Verilen metin
EN

KKTC Cumhurbaşkanlığı, Rum Yönetimi’nin pasaportlar konusunda aldığı kararı değerlendirdi; “BU KARAR, KIBRIS CUMHURİYETİ’NİN RUM DEVLETİNE DÖNÜŞTÜĞÜNÜN YENİ BİR GÖSTERGESİDİR”

 
1960 yılında Kıbrıslı Türk ve Rumların, eşit ve ortak irade ile kurdukları
ve 1963 yılından bu yana Rum işgali altında bulunan Kıbrıs Cumhuriyeti'nin
ısdar etmiş olduğu ve birçok Kıbrıslı Türk tarafından zorunluluktan
kaynaklanan nedenlerle bir seyahat belgesi olarak kullanılmaktan öteye
gitmeyen pasaportlar, Güney Kıbrıs Rum Yönetimi'nin (GKRY) siyasi emellerine
hizmet etmek amacıyla, temel insan hak ve özgürlüklerine aykırı bir şekilde,
Kıbrıslı Türkler aleyhine kullanılan bir tehdit unsuru haline gelmiştir. Rum
tarafı bu düşmanca hareketinde Maraş konusunu bir bahane olarak kullanmakta,
bunu yaparken bir yandan statükocu zihniyetini ve çaresizliğini ortaya
koyarken, diğer yandan da gerek Maraş gerekse Kıbrıs konusunda gelinen
noktanın tamamen kendi hakimiyetçi ve uzlaşmaz tutumunun bir ürünü olduğu
gerçeğini örtbas etmeye çalışmaktadır.
 
Kıbrıslı Türkler, "Kıbrıs Cumhuriyeti" pasaportlarını tercih ettikleri için
değil, birlikte kurdukları ortaklık devletinden dışlandıkları ve en temel
insan hak ve özgürlükleri arasında kabul edilen seyahat etme özgürlükleri
kısıtlandığı için, kurdukları devletin pasaportu uluslararası alanda
gerektiği ölçüde kabul görünceye kadar zaruret nedeniyle kullandıkları bir
olanaktır. Kıbrıs Türklerinin buna mecbur bırakılmasında ise GKRY'nin olduğu
kadar, BM Güvenlik Konseyi'nin 4 Mart 1964'te aldığı 186 sayılı kararla
gaspçı Rum Yönetimi'ne "Kıbrıs Hükümeti" muamelesi yapan uluslararası
toplumun da sorumluluğu vardır.
 
1960 ortaklık Kıbrıs Cumhuriyeti Rum ortağın işgali altındadır ve bu
cumhuriyetin eşit ortağı olan Kıbrıs Türk halkı tüm haklarından mahrum
edilerek 58 yıldır insanlık dışı sınırlamalar/izolasyonlar altında
tutulmaktadır. Kıbrıs Türk halkı tarihten ve uluslararası anlaşmalardan
kaynaklanan egemen eşitlik ve eşit uluslararası statü haklarına saygı
gösterilmesini sağlama mücadelesi vermektedir. Bu haklı mücadeleyi verdiği
için yıllardır maruz bırakıldığı şiddet ve haksızlıklara bugün bir yenisi
daha eklenmiştir.

Kayıt alıntıları
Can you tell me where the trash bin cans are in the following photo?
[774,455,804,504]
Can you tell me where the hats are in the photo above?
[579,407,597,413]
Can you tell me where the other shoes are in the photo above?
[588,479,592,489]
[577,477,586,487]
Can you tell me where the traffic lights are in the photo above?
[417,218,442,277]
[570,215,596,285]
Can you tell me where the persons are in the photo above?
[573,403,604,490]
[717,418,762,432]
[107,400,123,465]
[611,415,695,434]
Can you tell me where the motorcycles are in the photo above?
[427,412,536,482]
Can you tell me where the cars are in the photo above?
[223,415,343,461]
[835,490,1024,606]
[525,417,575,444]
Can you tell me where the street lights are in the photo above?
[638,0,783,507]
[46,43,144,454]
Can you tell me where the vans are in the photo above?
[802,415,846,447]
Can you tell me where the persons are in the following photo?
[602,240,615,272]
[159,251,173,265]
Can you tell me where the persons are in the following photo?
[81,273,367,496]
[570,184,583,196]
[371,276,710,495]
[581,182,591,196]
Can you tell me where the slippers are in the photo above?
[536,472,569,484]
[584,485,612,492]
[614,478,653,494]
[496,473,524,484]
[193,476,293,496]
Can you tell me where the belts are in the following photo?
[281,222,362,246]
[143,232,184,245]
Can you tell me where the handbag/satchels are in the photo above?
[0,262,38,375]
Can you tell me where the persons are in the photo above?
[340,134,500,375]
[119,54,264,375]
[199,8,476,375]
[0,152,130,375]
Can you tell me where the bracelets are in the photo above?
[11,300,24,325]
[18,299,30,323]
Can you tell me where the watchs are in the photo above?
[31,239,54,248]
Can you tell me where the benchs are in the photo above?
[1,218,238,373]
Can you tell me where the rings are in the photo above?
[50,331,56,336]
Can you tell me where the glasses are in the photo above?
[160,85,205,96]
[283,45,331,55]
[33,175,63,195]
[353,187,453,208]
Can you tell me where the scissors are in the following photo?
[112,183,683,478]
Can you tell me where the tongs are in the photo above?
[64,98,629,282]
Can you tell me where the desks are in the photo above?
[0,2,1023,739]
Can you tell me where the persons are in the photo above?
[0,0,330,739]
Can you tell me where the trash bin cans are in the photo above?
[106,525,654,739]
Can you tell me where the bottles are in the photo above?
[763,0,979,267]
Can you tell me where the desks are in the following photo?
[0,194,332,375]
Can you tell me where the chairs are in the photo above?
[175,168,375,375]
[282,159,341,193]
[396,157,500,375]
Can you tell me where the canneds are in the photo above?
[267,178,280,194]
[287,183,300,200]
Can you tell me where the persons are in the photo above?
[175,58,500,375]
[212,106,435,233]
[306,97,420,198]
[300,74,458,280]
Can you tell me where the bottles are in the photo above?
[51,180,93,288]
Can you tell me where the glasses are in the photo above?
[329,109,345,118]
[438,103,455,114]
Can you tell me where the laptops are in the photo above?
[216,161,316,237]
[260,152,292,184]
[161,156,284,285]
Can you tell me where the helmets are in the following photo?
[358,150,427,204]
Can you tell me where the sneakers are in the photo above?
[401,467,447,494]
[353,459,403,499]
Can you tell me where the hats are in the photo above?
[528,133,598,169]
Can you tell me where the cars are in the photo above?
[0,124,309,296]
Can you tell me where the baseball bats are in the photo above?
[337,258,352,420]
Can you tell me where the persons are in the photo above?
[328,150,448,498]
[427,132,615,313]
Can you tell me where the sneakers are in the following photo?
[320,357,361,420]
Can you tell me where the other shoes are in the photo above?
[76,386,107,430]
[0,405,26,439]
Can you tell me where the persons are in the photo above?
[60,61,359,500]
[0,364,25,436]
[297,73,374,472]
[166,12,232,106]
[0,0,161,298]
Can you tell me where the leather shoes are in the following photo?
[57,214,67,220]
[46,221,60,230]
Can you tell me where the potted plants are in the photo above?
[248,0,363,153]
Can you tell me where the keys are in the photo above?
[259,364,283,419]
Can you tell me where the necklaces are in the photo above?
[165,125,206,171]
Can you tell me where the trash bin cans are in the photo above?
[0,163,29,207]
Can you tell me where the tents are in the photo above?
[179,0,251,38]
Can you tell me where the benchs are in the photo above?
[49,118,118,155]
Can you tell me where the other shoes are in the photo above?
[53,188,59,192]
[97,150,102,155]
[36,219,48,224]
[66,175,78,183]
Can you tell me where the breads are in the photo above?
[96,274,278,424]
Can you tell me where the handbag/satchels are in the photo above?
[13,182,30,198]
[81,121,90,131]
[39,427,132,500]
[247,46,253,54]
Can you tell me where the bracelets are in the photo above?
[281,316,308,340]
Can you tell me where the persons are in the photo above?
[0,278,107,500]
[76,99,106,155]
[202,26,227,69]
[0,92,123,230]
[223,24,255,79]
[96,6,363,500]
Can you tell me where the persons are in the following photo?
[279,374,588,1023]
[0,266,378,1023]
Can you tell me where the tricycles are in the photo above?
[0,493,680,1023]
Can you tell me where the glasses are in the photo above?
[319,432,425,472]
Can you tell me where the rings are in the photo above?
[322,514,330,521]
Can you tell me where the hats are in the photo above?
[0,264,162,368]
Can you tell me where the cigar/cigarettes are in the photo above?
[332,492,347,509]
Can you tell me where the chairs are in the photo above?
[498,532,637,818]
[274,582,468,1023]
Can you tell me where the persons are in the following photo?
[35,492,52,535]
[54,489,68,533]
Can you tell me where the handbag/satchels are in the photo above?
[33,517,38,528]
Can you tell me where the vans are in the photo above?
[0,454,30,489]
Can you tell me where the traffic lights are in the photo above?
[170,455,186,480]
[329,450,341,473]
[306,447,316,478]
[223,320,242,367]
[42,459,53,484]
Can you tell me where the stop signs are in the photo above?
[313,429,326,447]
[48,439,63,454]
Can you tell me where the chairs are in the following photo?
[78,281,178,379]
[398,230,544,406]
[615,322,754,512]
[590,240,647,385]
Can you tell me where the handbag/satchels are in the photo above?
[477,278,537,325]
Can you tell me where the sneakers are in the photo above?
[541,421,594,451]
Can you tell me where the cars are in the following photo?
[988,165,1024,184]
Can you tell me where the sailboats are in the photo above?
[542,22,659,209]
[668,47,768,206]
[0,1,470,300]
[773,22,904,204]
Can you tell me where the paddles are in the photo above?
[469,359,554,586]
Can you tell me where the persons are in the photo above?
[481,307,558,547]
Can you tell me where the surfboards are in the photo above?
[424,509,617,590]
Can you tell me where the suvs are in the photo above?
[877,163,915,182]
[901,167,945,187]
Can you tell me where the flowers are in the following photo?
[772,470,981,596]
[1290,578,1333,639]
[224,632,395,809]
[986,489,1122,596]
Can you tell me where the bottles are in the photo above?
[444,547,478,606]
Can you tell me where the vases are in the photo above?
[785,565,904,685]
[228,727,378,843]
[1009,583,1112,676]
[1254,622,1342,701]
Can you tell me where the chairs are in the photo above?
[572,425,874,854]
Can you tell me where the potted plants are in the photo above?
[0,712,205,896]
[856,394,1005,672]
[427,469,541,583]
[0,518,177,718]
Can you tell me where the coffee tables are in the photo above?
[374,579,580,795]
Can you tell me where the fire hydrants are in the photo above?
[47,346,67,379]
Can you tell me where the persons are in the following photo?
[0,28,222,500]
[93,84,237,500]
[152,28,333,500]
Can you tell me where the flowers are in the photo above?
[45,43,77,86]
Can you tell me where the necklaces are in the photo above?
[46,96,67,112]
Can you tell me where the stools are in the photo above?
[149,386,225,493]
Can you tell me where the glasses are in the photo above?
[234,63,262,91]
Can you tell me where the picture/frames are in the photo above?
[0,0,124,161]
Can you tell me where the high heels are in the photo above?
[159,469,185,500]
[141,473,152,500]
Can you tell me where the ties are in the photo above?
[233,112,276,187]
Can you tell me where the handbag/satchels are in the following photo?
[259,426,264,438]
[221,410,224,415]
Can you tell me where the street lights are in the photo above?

Görev 1
Listede "Can you tell me where the suvs" ifadesinin geçtiği satırdan "[0,518,177,718]" ifadesinin geçtiği satıra kadar, iki uç da dahil olmak üzere, satırları harfi harfine yeniden yazın.
Görev 2
Pasaport konusundaki metni bittiği yerden itibaren sürdürün.
Pasaport konusundaki metin ile liste birbirinden bağımsız malzemelerdir.

Yanıt 1
Can you tell me where the suvs are in the photo above?
[877,163,915,182]
[901,167,945,187]
Can you tell me where the flowers are in the following photo?
[772,470,981,596]
[1290,578,1333,639]
[224,632,395,809]
[986,489,1122,596]
Can you tell me where the bottles are in the photo above?
[444,547,478,606]
Can you tell me where the vases are in the photo above?
[785,565,904,685]
[228,727,378,843]
[1009,583,1112,676]
[1254,622,1342,701]
Can you tell me where the chairs are in the photo above?
[572,425,874,854]
Can you tell me where the potted plants are in the photo above?
[0,712,205,896]
[856,394,1005,672]
[427,469,541,583]
[0,518,177,718]

Yanıt 2
 
Kıbrıs Rum Tarafının bazı Kıbrıslı Türklerin pasaportlarının iptali ile
ilgili aldığı karar 'Kıbrıs Cumhuriyeti'nin tamamen bir Rum devletine
dönüşmüş olduğunun ve Kıbrıs Türk tarafının meşru haklarına hiç saygı
gösterilmediğinin çarpıcı yeni bir kanıtıdır.        Bu uygulama ve altında
yatan hakimiyetçi zihniyet, Kıbrıs ihtilafının kök nedenini ve Kıbrıs'ta
eşitliğe dayalı federal bir ortaklığın neden kurulamayacağını ve
sürdürülebilir olamayacağını tüm açıklığıyla ortaya koymaktadır.
 
Kıbrıs adasının eşit sahibi olan Kıbrıslı Türkler, varoluş mücadeleleri
süresince birçok zulme, baskıya, tehdide ve yıldırma politikalarına maruz
kalmış, ancak mücadelesinden asla vaz geçmemiştir. Biz, Kıbrıs adasında
temel hak ve özgürlüklerimizle var olmak, egemen eşitliğimize sahip çıkmak
için büyük bir cesaretle irade göstererek çıkmış olduğumuz bu yolda büyük
bir kararlılıkla yürümeye devam edeceğiz. Anavatan Türkiye'nin, her konuda
olduğu gibi, seyahat özgürlüğümüzü kullanmakta da yanımızda olduğunu bu
vesileyle vurgulamak isteriz.
 
Rum tarafının hegemonyacı zihniyeti sonucu 47 yıldır Kıbrıslı Türkler gibi
Kıbrıs uyuşmazlığının tutsağı haline gelmiş olan kapalı Maraş'ı hak
sahiplerinin haklarına saygılı olarak bu tutsaklıktan kurtarmak için atılan
adım hukuka uygun şekilde statükoyu kırmaya yönelik bir adımdır. Rum tarafı
insan haklarına saygılı bu adımdan rahatsızlık duymuştur ve çaresizlik
içinde bu adımın atılmasını sözde caydırmaya çalışmaktadır. Biz, temel insan
hak ve özgürlüklerine saygı çerçevesinde tüm kararlılığımızla Devlet'imizin
çatısı altında emin adımlarla ve kendi irademizle geleceğimizi planlamaya ve
ilerlemeye devam edeceğiz.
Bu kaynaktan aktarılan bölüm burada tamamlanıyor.